-- Exercise inputs follows --

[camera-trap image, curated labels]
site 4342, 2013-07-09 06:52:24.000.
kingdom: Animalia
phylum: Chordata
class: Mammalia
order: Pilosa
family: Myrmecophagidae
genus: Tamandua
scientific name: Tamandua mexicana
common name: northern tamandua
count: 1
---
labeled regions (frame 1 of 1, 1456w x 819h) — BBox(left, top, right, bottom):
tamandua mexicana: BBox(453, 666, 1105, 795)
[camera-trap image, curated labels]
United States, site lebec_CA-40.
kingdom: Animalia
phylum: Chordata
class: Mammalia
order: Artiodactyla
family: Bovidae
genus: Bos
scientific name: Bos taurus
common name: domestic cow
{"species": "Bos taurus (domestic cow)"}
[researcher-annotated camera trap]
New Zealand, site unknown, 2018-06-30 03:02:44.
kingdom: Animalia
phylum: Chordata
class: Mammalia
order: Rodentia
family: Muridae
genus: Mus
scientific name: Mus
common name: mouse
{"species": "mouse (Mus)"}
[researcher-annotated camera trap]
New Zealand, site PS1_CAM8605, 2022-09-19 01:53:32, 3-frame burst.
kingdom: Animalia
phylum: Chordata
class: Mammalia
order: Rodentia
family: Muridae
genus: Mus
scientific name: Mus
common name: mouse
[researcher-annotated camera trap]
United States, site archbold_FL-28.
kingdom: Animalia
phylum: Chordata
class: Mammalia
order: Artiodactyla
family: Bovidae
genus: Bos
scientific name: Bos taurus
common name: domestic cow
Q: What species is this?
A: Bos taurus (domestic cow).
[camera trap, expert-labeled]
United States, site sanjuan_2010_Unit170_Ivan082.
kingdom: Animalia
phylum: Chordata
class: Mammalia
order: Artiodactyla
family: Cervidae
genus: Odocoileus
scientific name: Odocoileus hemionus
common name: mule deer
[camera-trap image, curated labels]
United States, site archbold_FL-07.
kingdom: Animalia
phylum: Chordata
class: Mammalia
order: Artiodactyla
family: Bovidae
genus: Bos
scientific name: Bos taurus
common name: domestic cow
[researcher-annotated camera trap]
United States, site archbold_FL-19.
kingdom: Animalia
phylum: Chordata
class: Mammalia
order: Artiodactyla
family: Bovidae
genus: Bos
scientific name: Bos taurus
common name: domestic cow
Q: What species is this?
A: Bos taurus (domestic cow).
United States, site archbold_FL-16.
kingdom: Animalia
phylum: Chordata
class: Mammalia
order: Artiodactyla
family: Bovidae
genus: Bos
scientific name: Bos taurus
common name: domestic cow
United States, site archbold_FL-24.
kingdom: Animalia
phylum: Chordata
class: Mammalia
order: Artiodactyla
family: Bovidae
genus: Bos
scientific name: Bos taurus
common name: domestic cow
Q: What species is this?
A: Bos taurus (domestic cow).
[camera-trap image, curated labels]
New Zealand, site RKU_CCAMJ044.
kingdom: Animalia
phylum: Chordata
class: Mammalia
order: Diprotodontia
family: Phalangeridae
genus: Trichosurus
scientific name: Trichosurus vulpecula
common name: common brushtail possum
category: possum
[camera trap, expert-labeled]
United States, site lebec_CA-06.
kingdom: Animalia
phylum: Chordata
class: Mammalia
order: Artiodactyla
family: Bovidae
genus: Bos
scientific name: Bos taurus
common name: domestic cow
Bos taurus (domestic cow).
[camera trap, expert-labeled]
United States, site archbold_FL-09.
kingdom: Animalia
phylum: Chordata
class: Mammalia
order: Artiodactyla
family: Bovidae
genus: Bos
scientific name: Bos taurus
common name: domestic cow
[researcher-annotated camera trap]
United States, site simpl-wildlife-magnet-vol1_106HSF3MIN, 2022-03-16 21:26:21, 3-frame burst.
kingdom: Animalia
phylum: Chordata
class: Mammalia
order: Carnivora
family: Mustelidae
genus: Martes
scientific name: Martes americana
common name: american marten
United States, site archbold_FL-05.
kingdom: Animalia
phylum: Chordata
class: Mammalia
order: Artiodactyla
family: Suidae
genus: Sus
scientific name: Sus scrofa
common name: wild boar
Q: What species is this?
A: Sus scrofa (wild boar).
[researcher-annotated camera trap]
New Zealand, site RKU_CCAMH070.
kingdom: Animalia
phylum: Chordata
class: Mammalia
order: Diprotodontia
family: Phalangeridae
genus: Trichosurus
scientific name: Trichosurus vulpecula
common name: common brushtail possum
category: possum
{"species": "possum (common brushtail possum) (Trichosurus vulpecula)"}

-- Exercise inputs concluded --

_Work to complete_
Search the records above for the word "burst" and give the number of lines where it occurs, nothing else.

_Response for this exercise_
2